Incarcerate the criminals.
Enough lawbreaking.
Enough appeasement.
But from D.C. to Tallahassee, our gooberish gullible governments go all soft and squishy on other governments whenever environmental crimes are committed.
From News Service of Florida:
DeSantis rolls out environmental proposals
September 11, 2019
Jim Turner
TALLAHASSEE --- Gov. Ron DeSantis wants lawmakers to double fines for sewage spills into waterways and to lock an environmental-funding pledge into state budgets for at least the next three years.
The proposals are the first of a series the governor said he will make ahead of the 2020 legislative session, which starts in January. Lawmakers will return to Tallahassee on Monday to start holding committee meetings to prepare for the session.
Doubling fines for sewage spills would eliminate what DeSantis described as a “slap me on the wrist” approach to penalties for local governments. Civil penalties are now up to $10,000 a day, DeSantis said during an appearance Wednesday at the Conservancy of Southwest Florida Nature Center in Naples.
“What we end up seeing happening is, you have some of these municipalities, it’s cheaper for them to pay a fine and spew all this sewage into the waterways, because it’s the cost of doing business,” DeSantis said. “They’d rather do that than invest in the infrastructure they need to make sure the waterways surrounding them are safe and clean.”
DeSantis noted, for example, spills that have occurred into Tampa Bay.
Rep. Randy Fine, R-Palm Bay, proposed a similar measure targeting spills during the 2019 legislative session.
Fine’s proposal, aimed at Brevard County for a sewage spill into the Indian River Lagoon in 2017 that lasted 35 days, sought to impose a $2 fee for every gallon of raw sewage released.
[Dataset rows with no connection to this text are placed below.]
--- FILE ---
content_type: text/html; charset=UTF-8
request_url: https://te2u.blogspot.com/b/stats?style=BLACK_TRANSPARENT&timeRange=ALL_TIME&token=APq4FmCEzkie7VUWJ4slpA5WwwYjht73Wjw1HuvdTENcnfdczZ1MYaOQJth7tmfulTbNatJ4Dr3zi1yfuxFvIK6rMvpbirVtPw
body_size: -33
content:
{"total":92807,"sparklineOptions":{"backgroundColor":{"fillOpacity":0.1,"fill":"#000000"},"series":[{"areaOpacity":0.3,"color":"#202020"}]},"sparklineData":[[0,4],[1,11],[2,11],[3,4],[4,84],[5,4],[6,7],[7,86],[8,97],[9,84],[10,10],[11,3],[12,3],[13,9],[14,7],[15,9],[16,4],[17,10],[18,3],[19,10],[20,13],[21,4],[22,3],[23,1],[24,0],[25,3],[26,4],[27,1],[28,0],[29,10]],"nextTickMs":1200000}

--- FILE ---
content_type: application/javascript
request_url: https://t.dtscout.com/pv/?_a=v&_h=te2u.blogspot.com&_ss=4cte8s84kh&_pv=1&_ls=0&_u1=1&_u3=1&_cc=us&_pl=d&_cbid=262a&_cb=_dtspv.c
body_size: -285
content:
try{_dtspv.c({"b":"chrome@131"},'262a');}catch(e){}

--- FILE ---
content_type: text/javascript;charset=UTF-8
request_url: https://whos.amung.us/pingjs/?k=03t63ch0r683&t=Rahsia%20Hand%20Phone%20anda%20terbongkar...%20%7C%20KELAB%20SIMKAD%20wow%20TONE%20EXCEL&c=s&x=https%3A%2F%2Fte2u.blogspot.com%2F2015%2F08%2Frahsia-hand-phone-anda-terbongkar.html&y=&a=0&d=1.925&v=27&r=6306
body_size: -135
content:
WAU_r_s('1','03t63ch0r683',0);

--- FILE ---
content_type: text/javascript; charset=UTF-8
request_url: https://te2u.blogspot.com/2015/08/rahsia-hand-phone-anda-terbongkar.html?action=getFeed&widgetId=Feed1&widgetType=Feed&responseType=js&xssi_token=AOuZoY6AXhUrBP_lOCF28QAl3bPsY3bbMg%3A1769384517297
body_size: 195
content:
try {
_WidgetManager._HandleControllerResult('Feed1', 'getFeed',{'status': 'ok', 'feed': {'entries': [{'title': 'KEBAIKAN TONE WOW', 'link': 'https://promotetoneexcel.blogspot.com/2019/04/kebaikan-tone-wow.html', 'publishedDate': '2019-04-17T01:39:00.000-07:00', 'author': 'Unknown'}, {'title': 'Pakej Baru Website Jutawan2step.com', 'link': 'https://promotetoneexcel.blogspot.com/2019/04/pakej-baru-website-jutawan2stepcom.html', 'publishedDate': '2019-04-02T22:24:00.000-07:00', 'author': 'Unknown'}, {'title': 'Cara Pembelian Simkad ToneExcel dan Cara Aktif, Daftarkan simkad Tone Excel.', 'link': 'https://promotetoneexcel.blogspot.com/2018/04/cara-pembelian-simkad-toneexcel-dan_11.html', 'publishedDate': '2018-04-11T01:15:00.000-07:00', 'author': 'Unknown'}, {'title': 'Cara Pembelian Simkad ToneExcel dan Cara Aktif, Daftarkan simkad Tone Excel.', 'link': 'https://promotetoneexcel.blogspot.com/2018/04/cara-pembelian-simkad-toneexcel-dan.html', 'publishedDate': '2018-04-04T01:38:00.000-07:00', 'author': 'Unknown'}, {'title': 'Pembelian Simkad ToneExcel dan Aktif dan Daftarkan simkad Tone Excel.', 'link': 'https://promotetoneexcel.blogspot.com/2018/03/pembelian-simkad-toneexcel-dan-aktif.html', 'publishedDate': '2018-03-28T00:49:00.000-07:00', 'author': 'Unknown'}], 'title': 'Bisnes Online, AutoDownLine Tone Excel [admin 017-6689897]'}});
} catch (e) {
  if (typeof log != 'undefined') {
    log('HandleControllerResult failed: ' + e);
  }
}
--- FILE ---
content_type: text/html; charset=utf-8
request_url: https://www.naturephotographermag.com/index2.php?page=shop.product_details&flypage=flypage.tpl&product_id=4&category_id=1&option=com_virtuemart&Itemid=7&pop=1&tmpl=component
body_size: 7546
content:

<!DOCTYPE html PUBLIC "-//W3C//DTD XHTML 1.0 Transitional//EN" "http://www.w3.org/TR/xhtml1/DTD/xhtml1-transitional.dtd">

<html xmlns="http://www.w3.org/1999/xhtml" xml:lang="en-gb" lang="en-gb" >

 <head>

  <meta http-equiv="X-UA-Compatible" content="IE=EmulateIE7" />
Fine’s proposal did not pass.
DeSantis also would like the Legislature to plug $625 million a year into the next three state budgets for environmental projects.
The amount would equal what he requested heading into the 2019 session and allow him to claim victory for his previously stated goal of $2.5 billion over four years in funding for the Everglades, natural springs, combating blue-green algae and red tide outbreaks and carrying out other water projects.
The total would represent a $1 billion increase over what was spent the previous four years under former Gov. Rick Scott, now a U.S. senator.
Noah Valenstein, secretary of the Department of Environmental Protection, said recurring funds would ensure ongoing efforts aren’t slowed by “a pause as you wait for more funding.”
Most of the money would continue to come from a 2014 voter-approved constitutional amendment that requires 33 percent of revenues from a tax on real-estate documentary stamps to go to land and water conservation. That money goes into what is known as the Land Acquisition Trust Fund.
Since the passage of the amendment, legislators each year have directed at least $200 million to the Everglades, $64 million to a reservoir in the Everglades Agricultural Area, $50 million to natural springs and $5 million to Lake Apopka.
With more than $906 million available from the trust fund for the current year, lawmakers at the end of the 2019 session repeatedly pointed to exceeding DeSantis’ environmental-spending request by about $55 million.
Senate Appropriations Chairman Rob Bradley, R-Fleming Island, said Wednesday he’s excited to work with DeSantis on the environmental proposals.
“Our character is defined by its waters, its rivers, the Everglades, that river of grass, the beaches. Water is central to who we are and what we are as a people,” Bradley said. “If we were to neglect those precious natural resources that God has given us, then the people of the state of Florida would be angry, and they would have a right to be.”
Bradley has in the past proposed using the trust fund money to increase funding for the restoration of the St. Johns River, its tributaries and the Keystone Heights lake region in North Florida, as well as the Florida Forever land-preservation program.